▸ Request A: In the bug report, which kernel version does QEMU fail to boot with?
══ Page extract
• Bug#1086028: I've reproduced the bug in QEMU

    From Sergei Golovan@21:1/5 to All on Thu Feb 13 11:40:01 2025
    tag 1086028 + patch
    tag 1087809 + patch
    tag 1093200 + patch
    thanks

    Hi!

    I've finally managed to reproduce this EFAULT in QEMU (using an
    Erlang-based script which is shipped in the wings3d source package):

    1) I've installed Debian bookworm for mips64el in qemu-system-mips64el
    virtual machine (version from unstable), and upgraded it to the
    current unstable (machine is loongson3-virt, cpu is Loongson-3A4000).
    2) I have to enable SMP in qemu and use -rtc clock=rt (otherwise the
    virtual machine won't boot, with clock=rt sometimes it boots,
    sometimes it hangs). The full QEMU command line is:

    qemu-system-mips64el -machine loongson3-virt -m 4g -cpu Loongson-3A4000 \
    -smp 2,sockets=2,cores=1,threads=1,maxcpus=2 \
    -kernel vmlinuz-loongson-3 \
    -rtc clock=rt \
    -initrd initrd.img-loongson-3 -drive if=none,file=hda1.bin,id=hd,format=raw \
    -net nic -net tap,ifname=tap0,script=/bin/true \
    -device virtio-blk-pci,drive=hd -append "root=/dev/vda1 console=ttyS0" \
    -nographic

    Here kernel and initrd can be either stock 6.1.123-1 version or
    6.1.123-1 with the attached patch. Unfortunately, QEMU can't boot for
    me using the newest 6.12.12-1 kernel (it complains that it can't
    uncompress initrd, I don't know why).
════
══ Data for processing
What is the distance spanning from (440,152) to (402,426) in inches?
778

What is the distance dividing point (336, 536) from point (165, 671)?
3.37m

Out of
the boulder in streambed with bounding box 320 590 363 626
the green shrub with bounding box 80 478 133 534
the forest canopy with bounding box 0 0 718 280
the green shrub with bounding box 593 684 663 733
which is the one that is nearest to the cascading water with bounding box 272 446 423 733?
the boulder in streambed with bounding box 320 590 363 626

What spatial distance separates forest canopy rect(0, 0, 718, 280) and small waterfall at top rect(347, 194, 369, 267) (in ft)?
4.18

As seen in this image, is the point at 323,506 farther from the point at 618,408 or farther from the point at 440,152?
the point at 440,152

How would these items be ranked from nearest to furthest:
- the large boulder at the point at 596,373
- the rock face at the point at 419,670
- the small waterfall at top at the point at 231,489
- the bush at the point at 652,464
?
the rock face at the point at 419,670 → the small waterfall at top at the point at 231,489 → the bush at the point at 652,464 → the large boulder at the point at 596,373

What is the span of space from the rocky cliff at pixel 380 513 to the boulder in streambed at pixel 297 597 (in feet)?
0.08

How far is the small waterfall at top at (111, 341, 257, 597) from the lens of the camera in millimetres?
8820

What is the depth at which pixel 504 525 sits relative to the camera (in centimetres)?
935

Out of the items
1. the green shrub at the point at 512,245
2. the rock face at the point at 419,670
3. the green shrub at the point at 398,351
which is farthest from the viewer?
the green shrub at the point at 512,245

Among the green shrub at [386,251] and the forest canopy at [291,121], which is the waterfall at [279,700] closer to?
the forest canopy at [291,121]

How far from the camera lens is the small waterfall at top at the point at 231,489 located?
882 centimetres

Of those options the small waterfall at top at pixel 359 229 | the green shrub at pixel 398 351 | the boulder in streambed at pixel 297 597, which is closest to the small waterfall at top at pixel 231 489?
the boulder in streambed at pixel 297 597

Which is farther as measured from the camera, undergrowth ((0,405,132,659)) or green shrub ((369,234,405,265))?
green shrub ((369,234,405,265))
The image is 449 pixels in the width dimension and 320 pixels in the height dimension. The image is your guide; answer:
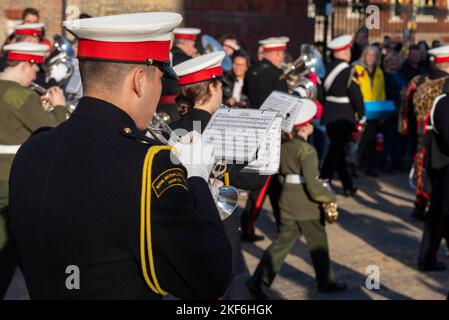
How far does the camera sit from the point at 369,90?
12375 millimetres

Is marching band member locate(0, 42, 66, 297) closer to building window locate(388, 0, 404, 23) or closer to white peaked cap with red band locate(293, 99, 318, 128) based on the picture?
white peaked cap with red band locate(293, 99, 318, 128)

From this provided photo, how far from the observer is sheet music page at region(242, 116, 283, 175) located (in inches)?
148

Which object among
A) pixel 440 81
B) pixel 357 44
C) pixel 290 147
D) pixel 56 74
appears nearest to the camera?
pixel 290 147

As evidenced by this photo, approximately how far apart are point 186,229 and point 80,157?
0.35 meters

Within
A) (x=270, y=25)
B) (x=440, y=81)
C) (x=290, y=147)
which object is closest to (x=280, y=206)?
(x=290, y=147)

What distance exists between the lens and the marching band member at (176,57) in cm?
891

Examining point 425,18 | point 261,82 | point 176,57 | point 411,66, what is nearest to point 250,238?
point 176,57

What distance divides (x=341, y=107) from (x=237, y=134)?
26.3 ft

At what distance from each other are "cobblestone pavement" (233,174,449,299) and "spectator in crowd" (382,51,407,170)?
6.11 ft

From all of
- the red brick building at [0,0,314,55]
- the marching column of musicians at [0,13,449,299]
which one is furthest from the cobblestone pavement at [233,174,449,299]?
the red brick building at [0,0,314,55]

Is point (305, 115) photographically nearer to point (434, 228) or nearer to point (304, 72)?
point (434, 228)

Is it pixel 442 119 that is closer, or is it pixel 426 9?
pixel 442 119

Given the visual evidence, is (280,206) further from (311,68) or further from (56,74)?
(311,68)

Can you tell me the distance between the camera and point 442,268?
25.3 ft
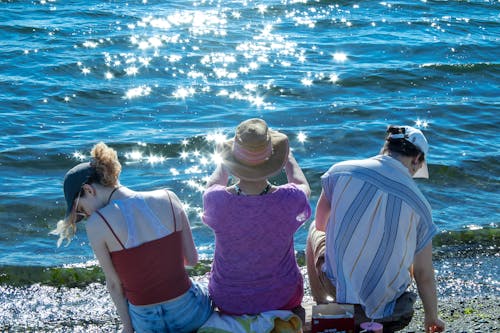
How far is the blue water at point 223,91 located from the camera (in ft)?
32.2

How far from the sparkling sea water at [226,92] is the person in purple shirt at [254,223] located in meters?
3.36

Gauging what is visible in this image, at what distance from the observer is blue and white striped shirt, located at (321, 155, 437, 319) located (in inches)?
193

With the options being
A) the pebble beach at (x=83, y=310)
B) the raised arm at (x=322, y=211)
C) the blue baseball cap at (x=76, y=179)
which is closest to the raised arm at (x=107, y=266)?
the blue baseball cap at (x=76, y=179)

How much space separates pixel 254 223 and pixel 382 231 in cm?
76

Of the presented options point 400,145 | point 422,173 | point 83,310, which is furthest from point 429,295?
point 83,310

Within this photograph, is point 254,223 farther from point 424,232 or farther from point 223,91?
point 223,91

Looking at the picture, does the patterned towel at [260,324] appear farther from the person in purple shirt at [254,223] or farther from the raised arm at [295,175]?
the raised arm at [295,175]

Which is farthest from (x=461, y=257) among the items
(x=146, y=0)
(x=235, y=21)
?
(x=146, y=0)

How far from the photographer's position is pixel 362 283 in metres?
5.06

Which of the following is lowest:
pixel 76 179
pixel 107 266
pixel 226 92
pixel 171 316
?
pixel 226 92

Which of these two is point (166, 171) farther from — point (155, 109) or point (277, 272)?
point (277, 272)

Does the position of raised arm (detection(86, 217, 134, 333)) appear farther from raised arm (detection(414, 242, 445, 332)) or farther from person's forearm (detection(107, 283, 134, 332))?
raised arm (detection(414, 242, 445, 332))

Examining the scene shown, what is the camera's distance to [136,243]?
15.1 feet

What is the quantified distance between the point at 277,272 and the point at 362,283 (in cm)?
54
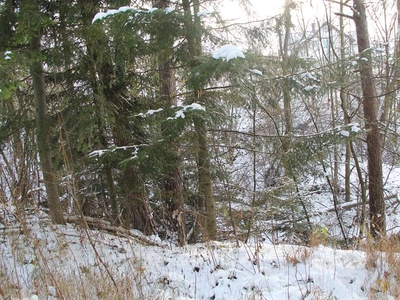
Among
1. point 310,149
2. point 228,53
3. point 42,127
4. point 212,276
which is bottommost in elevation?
point 212,276

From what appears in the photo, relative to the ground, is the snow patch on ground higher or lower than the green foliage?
lower

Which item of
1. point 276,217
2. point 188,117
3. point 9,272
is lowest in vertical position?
point 276,217

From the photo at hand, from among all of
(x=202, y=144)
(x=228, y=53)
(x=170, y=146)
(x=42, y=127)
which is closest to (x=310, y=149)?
(x=202, y=144)

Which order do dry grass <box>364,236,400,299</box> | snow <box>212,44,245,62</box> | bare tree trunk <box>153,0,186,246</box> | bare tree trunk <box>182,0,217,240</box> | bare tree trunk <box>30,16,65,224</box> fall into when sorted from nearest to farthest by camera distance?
════
▸ Request B: Collect every line of the rows that contains the string "centimetres", treating case as significant.

▸ Exercise result A: The newest 6.12.12-1 kernel.

▸ Exercise result B:
What is the depth at which pixel 504 525 sits relative to the camera (in centimetres)?
882 centimetres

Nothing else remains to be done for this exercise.